Re: [RFC] MIPS: Add cacheinfo support

Leonid Yegoshin <Leonid.Yegoshin@xxxxxxxxxx> · Thu, 8 Dec 2016 17:01:53 -0800

On 12/08/2016 04:28 PM, Justin Chen wrote:
Thanks for the comments Leonid.

We should consider the scope of this patch. The information we are
trying to expose to userspace is limited to the struct cacheinfo
located at include/linux/cacheinfo.c (of course this can always be
expanded). So the question is what information would be useful to
expose to userspace.
Some justification for exposing the current information in the
cacheinfo struct could be: (Pulled from another email chain)
"Agreed. So far I have got requests from GCC, JIT and graphics guys.
IIUC they need this to support cache flushing for user applications like
gcc trampolines and JIT compilers. I am also told that having knowledge
of cache architecture can help optimal code strategies, though I don't
have much details on that."
https://patchwork.kernel.org/patch/5867721/

There may be justification for including the points you mentioned
above, but I believe that is outside the scope of this patch. The
cache information exposed in this patch is limited, but I do not
believe it is useless. The points above can be added, but it will
require a rework of the base cacheinfo driver. driver/base/cacheinfo.c

Justin,

CACHE instruction is not available in user space, only SYNCI on MIPS R2+ 
for trampoline.
Any operation with CACHE requires a syscall.

As for SYNCI (trampoline from L1D->L1I) the following information in 
user space is needed:

    1. L1 line size (available via RDHWR $x, $1).
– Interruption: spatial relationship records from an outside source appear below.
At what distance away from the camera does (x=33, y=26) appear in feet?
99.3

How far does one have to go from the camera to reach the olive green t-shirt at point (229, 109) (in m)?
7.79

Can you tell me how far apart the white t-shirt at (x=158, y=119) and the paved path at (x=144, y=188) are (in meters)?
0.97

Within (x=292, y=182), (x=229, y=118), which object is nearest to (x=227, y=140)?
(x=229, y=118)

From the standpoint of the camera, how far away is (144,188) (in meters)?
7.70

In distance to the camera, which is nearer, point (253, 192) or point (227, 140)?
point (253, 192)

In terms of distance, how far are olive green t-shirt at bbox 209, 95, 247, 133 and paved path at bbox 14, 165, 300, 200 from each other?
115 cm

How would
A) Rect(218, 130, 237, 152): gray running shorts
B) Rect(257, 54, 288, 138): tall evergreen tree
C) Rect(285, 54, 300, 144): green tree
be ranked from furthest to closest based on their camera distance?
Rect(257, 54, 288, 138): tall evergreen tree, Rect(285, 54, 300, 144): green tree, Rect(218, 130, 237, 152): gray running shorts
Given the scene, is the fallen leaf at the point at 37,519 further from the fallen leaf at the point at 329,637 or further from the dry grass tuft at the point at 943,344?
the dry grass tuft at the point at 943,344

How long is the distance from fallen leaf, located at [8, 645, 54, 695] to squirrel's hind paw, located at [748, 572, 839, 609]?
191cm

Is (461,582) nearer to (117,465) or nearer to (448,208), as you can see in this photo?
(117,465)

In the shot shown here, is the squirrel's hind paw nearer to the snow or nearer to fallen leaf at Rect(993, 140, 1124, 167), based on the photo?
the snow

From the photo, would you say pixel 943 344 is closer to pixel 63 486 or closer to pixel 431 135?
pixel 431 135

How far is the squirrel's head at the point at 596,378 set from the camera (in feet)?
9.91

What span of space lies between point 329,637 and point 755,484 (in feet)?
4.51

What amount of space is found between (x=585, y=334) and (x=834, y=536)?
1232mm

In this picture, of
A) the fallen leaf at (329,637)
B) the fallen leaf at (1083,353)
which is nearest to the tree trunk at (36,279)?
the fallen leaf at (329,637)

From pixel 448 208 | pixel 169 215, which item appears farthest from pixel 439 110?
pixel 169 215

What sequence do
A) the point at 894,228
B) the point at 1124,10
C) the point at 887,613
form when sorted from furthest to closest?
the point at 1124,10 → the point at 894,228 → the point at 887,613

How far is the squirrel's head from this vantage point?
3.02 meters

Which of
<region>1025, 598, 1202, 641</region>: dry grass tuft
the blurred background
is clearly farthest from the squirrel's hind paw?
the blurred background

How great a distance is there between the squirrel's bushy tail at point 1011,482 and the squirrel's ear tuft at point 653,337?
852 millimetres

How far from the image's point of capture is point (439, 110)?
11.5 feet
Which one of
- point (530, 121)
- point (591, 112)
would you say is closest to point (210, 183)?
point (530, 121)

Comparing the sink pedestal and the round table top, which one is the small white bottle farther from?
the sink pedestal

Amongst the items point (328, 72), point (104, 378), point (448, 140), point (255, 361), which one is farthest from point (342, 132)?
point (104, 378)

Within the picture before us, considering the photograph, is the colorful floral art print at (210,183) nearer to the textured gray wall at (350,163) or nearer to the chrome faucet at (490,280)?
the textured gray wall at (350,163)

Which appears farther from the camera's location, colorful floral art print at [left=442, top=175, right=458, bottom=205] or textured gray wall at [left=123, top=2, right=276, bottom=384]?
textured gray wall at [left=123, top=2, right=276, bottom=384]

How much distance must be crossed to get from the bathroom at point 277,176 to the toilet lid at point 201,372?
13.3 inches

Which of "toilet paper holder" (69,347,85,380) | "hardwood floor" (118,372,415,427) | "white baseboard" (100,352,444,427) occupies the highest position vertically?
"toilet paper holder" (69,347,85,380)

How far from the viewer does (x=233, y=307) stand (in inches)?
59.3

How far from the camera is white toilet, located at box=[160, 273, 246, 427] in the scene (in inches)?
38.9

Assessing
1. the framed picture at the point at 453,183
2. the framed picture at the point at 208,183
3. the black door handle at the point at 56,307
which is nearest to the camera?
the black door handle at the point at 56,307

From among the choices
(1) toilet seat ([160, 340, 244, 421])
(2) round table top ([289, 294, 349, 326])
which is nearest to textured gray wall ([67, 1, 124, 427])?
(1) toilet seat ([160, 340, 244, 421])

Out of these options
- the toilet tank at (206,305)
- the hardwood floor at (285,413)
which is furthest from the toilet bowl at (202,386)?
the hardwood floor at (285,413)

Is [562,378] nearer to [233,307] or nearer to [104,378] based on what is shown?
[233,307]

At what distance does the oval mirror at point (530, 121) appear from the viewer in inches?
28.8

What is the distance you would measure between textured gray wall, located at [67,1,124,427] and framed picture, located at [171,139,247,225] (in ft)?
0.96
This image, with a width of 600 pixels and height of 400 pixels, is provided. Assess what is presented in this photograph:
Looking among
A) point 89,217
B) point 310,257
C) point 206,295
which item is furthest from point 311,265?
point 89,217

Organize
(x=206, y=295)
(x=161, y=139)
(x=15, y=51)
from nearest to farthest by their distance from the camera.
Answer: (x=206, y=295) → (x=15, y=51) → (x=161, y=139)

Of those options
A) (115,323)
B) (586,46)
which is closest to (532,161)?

It is available now 
directly from CPU, but may be better to supply from kernel because some 
cores has no that.

    2. The flag that L1I is NOT coherent with L1D and SYNCI is needed 
and available

The knowledge about L1/L2 sizes is not needed for regular application... 
well, if application wants to get advantage of cache sizes, well, in 
this case it can be supplied.

But it is unreliable because app may be rescheduled into different kind 
of core which has a different L1 size (in heterogeneous system, BTW). It 
can be fixed by setting affinity, of course (not sure - can it be 
reliably done in BIG/LITTLE approach). But that requires in application 
the knowledge and understanding of system CPU structure... well why we 
can allow all that stuff besides information purpose? It corrupts the 
all efforts and optimization in kernel about performance and powersaving.

Regards,
- Leonid.